|Friendly locals (harmless too)|
|Strong winds eh?|
A first for Vancouver, we have woken up to clear blue skies and bright sunshine. We headed into town to go and explore firstly stopping off at The International Travel Maps shop on Broadway to buy maps for Asia and Africa. They are a Canadian company and produce what we think are some of the best maps around.
With the Grey Cup (football final) festivities kicking off today the buses from here into the main downtown are affected by diversions and we, and other local people, could not work out where we needed to go to get a bus. We finally got one heading down to the waterfront which is where we wanted to be. What we did not realise though is that it went flying past where we wanted to get off!
We ended up east of the Gastown area and worked our way back. At the corner of Pender and Carral we stopped to find the smallest building in Vancouver, at just 1.8m wide. We walked up and down expecting the building front to be narrow. In fact we were walking along the building, it is only 1.8m deep! The area between here and the main section of Gastown on Water Street is not one of Vancouver’s best. The buildings look slightly seedy and run down and the people walking about matched the environment.
The area is full of old Victorian buildings which must have been magnificent in their day. The old Terminus Hotel building and its neighbour are both in a very sad state of affairs. Their facades are being rescued while the buildings behind them have been knocked down and are in the process of being rebuilt. We were in time to see the Gastown Steam clock do its stuff. Powered on steam provided by the city is chimes the Westminster chime (think Big Ben) on the quarter hour and on the hour its whistle also goes off. It was very amusing watching it work.

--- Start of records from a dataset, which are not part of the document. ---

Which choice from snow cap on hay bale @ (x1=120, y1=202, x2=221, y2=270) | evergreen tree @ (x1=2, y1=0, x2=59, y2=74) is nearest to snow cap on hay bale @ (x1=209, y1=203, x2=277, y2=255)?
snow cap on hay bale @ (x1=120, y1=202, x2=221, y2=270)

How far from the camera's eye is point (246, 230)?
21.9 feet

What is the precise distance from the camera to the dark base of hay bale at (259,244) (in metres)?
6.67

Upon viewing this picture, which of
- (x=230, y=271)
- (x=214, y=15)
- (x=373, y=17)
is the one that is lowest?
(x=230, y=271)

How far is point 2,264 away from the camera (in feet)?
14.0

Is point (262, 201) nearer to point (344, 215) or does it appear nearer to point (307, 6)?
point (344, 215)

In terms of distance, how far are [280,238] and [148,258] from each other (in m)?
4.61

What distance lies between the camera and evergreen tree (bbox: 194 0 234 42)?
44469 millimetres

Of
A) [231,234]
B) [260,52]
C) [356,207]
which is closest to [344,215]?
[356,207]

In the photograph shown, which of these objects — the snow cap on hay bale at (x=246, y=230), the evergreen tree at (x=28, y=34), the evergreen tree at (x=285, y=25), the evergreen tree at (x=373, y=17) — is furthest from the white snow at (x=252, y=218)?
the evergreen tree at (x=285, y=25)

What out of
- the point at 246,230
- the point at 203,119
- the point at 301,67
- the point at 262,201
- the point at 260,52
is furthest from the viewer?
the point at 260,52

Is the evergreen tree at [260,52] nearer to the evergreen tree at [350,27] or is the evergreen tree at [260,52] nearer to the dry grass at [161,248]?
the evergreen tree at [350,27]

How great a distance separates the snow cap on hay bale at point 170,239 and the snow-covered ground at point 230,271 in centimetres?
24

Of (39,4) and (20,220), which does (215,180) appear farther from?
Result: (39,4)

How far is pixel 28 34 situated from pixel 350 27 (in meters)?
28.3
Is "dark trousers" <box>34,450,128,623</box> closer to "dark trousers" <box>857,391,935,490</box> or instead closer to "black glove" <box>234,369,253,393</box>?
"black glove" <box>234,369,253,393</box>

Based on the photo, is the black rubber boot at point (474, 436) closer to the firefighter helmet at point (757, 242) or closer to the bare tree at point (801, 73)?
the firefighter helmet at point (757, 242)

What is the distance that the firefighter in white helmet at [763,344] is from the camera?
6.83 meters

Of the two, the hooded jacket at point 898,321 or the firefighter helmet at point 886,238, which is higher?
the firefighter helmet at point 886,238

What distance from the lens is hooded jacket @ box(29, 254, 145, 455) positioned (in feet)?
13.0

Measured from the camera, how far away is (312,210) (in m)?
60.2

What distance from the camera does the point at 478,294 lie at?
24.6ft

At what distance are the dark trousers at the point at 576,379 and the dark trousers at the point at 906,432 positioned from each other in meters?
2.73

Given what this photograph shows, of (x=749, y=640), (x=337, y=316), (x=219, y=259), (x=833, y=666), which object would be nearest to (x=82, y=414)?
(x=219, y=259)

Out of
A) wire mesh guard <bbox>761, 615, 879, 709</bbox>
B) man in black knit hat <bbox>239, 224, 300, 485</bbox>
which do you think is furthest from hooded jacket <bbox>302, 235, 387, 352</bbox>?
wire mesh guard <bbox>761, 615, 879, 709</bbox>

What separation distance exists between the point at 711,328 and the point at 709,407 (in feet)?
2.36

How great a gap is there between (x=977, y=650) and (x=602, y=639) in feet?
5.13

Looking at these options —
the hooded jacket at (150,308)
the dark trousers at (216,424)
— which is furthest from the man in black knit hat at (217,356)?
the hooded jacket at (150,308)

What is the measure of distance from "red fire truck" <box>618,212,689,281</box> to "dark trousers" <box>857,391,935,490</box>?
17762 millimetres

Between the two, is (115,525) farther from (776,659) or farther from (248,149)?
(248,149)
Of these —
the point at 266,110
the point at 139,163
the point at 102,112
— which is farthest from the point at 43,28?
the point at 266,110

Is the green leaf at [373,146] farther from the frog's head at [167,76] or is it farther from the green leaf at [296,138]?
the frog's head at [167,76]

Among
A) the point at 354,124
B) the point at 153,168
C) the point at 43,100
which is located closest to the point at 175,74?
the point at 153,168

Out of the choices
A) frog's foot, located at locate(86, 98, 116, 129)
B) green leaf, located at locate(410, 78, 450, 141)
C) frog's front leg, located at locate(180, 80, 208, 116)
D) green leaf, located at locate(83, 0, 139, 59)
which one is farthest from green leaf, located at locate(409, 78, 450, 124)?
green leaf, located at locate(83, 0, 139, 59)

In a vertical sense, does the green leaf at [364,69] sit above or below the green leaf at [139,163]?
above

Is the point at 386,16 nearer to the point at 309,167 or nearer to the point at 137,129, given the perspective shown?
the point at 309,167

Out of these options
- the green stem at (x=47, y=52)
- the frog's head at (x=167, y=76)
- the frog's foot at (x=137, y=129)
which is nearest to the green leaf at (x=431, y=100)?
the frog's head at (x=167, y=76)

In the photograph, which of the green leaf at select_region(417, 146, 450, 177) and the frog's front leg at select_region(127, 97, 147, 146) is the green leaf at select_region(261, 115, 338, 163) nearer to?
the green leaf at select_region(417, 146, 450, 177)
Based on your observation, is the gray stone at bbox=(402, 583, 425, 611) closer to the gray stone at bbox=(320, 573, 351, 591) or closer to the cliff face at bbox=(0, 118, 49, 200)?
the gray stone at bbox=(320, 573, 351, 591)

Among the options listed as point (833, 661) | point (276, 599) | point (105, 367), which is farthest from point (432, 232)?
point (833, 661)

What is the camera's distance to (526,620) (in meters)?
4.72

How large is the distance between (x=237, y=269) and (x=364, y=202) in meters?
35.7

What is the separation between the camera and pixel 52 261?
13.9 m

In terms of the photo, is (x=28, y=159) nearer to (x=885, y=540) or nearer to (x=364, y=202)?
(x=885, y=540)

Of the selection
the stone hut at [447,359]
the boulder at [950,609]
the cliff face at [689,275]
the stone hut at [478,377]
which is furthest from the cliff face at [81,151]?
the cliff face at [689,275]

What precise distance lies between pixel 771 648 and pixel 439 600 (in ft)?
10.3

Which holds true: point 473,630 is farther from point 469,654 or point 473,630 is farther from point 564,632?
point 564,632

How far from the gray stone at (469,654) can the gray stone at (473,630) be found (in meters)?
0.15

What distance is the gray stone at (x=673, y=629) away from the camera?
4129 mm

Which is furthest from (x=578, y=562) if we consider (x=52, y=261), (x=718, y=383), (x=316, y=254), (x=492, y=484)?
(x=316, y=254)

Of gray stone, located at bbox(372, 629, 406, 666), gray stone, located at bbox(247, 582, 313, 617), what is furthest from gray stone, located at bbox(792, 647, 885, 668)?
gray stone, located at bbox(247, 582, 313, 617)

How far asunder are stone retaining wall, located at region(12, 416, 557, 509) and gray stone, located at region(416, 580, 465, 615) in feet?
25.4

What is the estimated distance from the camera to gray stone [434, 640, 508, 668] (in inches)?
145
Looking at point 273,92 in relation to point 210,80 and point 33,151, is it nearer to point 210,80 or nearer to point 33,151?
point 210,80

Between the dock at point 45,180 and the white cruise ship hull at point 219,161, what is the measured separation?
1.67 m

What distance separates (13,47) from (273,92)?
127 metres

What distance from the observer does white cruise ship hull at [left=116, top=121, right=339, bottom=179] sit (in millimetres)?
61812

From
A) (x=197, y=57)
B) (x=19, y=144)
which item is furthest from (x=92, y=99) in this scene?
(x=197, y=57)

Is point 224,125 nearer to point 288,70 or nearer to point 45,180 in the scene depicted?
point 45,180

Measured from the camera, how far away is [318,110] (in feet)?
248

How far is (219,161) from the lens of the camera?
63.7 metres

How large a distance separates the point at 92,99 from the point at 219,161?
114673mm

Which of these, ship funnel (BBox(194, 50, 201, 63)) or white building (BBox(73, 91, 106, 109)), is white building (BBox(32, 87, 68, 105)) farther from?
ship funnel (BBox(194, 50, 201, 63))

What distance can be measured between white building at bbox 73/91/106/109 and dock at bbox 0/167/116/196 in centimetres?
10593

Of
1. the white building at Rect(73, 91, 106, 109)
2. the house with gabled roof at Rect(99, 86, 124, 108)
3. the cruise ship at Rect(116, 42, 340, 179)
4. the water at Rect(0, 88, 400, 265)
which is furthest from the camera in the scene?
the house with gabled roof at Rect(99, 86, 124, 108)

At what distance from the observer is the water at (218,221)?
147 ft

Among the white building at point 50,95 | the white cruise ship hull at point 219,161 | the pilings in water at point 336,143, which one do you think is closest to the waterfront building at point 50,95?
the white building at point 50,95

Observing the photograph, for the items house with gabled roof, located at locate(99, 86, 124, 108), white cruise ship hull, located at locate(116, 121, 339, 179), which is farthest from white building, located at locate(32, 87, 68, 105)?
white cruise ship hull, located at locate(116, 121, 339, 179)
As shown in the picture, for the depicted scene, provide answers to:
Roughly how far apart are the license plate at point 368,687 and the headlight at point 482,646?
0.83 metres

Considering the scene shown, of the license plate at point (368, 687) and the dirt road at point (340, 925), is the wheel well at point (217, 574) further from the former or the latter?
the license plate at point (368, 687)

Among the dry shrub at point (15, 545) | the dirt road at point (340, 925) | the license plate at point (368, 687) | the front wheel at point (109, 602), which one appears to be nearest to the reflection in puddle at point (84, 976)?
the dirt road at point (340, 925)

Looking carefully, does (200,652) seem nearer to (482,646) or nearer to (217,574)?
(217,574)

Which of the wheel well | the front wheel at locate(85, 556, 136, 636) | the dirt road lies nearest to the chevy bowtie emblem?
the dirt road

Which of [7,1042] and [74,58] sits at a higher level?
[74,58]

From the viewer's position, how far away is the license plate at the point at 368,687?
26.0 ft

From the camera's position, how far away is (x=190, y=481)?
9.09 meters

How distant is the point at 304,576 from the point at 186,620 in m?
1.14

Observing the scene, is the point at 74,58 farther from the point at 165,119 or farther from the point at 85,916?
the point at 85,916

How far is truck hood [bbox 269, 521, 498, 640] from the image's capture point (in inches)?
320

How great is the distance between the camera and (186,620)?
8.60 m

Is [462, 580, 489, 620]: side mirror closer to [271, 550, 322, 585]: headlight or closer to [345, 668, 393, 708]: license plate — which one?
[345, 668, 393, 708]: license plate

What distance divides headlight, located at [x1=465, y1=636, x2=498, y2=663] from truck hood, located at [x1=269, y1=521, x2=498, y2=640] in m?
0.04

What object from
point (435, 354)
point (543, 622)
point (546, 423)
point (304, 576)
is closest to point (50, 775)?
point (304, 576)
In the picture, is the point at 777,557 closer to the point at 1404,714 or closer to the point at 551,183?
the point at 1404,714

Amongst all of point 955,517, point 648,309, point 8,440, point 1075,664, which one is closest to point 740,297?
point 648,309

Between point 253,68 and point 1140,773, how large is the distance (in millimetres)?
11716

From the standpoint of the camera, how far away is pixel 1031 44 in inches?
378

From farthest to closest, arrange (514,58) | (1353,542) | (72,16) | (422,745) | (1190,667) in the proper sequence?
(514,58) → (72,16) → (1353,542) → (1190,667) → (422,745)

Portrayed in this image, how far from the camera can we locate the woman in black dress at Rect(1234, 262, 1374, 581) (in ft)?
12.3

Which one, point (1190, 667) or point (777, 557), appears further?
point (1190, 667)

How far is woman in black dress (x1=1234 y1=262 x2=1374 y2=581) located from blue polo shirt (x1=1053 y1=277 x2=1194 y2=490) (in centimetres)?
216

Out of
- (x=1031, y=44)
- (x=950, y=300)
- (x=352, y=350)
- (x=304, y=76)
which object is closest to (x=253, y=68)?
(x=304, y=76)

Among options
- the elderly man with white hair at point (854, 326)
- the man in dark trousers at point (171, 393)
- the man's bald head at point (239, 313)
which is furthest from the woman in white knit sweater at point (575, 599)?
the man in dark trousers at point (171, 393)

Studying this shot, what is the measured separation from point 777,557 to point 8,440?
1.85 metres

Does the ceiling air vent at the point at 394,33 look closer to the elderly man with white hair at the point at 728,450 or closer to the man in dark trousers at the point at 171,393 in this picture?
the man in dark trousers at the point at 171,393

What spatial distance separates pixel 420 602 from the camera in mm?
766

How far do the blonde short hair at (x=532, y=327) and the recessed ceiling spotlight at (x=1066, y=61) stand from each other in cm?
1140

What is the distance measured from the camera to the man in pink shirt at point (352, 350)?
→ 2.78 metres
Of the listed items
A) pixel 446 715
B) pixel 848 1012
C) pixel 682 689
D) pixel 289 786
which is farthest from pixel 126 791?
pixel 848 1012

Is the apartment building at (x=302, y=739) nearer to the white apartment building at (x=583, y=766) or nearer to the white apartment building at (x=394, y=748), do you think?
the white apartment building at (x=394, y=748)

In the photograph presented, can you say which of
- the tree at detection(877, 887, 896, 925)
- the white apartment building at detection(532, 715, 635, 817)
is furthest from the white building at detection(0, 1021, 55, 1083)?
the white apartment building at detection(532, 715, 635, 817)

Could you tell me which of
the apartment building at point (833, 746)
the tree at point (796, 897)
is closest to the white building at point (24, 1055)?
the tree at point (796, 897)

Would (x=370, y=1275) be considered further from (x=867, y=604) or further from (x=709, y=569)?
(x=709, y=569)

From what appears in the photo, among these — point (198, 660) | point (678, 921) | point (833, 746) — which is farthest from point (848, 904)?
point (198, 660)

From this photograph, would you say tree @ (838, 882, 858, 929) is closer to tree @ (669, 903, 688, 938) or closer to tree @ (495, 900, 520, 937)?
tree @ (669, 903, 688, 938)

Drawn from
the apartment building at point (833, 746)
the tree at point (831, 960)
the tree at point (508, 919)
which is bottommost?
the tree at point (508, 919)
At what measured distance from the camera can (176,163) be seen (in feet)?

We stopped off at the Steamworks Brewery for a bite of lunch (best burger I have had in a long time if not ever) and a spot of their local brew before heading along the waterfront. The west end area of Vancouver is a mass of tower blocks, mostly apartments rather than offices although one, the Shaw building, is a mix of both. Construction work is underway, partly to extend the conference centre and partly by the Fairmont chain building new apartments rather than hotels. All afternoon the sound of piles being driven down into the ground echoed back and forth around the tower blocks.
Although it is at sea level, Vancouver is still a hilly place and North Vancouver is set against a back drop of snow covered mountains. Just looking at the snow brought back memories of the Rockies, the only difference here being unfrozen water and the continual stream of float planes taking off and landing on the bay. There seems to be a steady stream of people wanting a quick route to Vancouver Island rather than a drive and a ferry. We checked the prices of sight seeing tours and decided it would have to wait until a future trip.
There is a pleasant walk along the front leading down to the marina. Lots of boats were moored up, mainly motor boats rather than sail boats. As in the UK they came in all shapes and sizes but there did not seem to be the really huge and motor boats that we see on the south coast in the UK. At this time of year they are perhaps all in sunnier and warmer climes further south.
The number of apartment buildings is staggering. They are quite hemmed in and I suppose are really vertical villages. Some have balconies but most seem to be fully enclosed air conditioned blocks. There is not much space between them and it looked to me like you would be able to see into the windows of the people in all the blocks around you, great people watching but not my choice of living accommodation.
We headed back around into town and had a brief stop at Canada Place, just missing the chance to have a tour on a cruise liner which would have been interesting. By this stage we were both feeling foot sore. It was about five o’clock so it was too early for a film or a show and neither of us felt like just killing time in a bar. We were simply at a bit of a loose end.
Taking the sensible route we headed back to the campsite and hit the pool and hot tub. Walking back through town to the Skytrain station we passed the downtown branch of HSBC bank. There was a big atrium in the building and in the atrium a huge clock pendulum. It was something like twenty metres high and one metre square, made of brushed aluminium. On the ground was an aluminium stand and on the pendulum's downswing it grazed gracefully just over the top of the stand.